Le Parlement remet en question l'évaluation de la phase d'apprentissage d'un an
Lors de la session de juin, la conseillère nationale Gabriela Suter (PS/AG) a déposé une interpellation posant six questions précises au Conseil fédéral quant à la fiabilité de l'évaluation de l'OFROU concernant la phase d'apprentissage d'un an.
L’analyse d’impact de la phase d’apprentissage d’un an et de la conduite à 17 ans reste d’actualité au Parlement. Le rapport d’évaluation de l’OFROU conclut que la sécurité routière s’est « très probablement améliorée ». La conseillère nationale Gabriela Suter (PS/Argovie) demande désormais au Conseil fédéral si cette formulation repose sur l’estimation ponctuelle de −18,3 % ou sur la limite inférieure statistiquement significative de l’intervalle de confiance à 95 %. Celle-ci n’est que de −4,7 % (accidents dont les conducteurs sont responsables) et de −9,5 % (tous les accidents) – soit un facteur compris entre 2,8 et 3,9 inférieur à la valeur mentionnée dans l’analyse de sensibilité de l’OFROU.
Le kilométrage comme explication ?
L’Office fédéral de la statistique (OFS) fait état, pour les années 2022 à 2024, d’une baisse continue du kilométrage par habitant de 13 à 14 % par rapport à 2019. Par le biais de cette interpellation, Gabriela Suter souhaite donc savoir si le gain de sécurité constaté ne s’expliquerait pas, voire entièrement, par la diminution du nombre de kilomètres parcourus – et non par l’effet de la réglementation relative aux phases d’apprentissage.

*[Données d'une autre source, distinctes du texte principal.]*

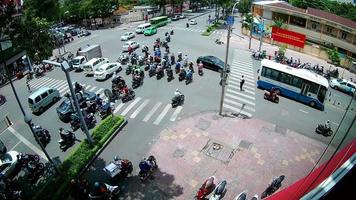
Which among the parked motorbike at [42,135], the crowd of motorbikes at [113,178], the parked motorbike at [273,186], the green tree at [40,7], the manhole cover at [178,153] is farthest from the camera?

Qualité de la formation à la conduit e: un moniteur de conduite n’est pas un accompagnateur non professionnel
L’interpellation remet en outre expressément en question le fondement empirique de l’assimilation implicite, opérée par l’OFROU, d’une leçon avec un moniteur de conduite à une heure d’accompagnement privé. La littérature scientifique internationale atteste depuis des années de différences de qualité considérables – notamment en matière de perception des risques et des dangers. La conseillère nationale Suter et ses collègues souhaitent donc savoir comment le Conseil fédéral évalue la baisse du nombre d’heures de conduite professionnelles, passées de 14,1 à 12,2 heures, parallèlement à l’augmentation du nombre d’heures d’accompagnement privé, passées de 27,4 à 37,5 heures.
Un signal du Parlement
Pour L-drive Suisse, cette intervention constitue un signal important : le débat sur la fiabilité de l’analyse d’impact a désormais atteint le Parlement fédéral. Le Conseil fédéral doit y répondre d’ici la prochaine session.
Le texte complet de l’intervention est disponible ici sur le site web du Parlement. Il est soutenu par les coprésidents du groupe parlementaire « Formation à la conduite » : Gabriela Suter (PS/AG), Benjamin Roduit (Centre/VS), Céline Weber (GLP/VD) et Nina Fehr Düsel (UDC/ZH).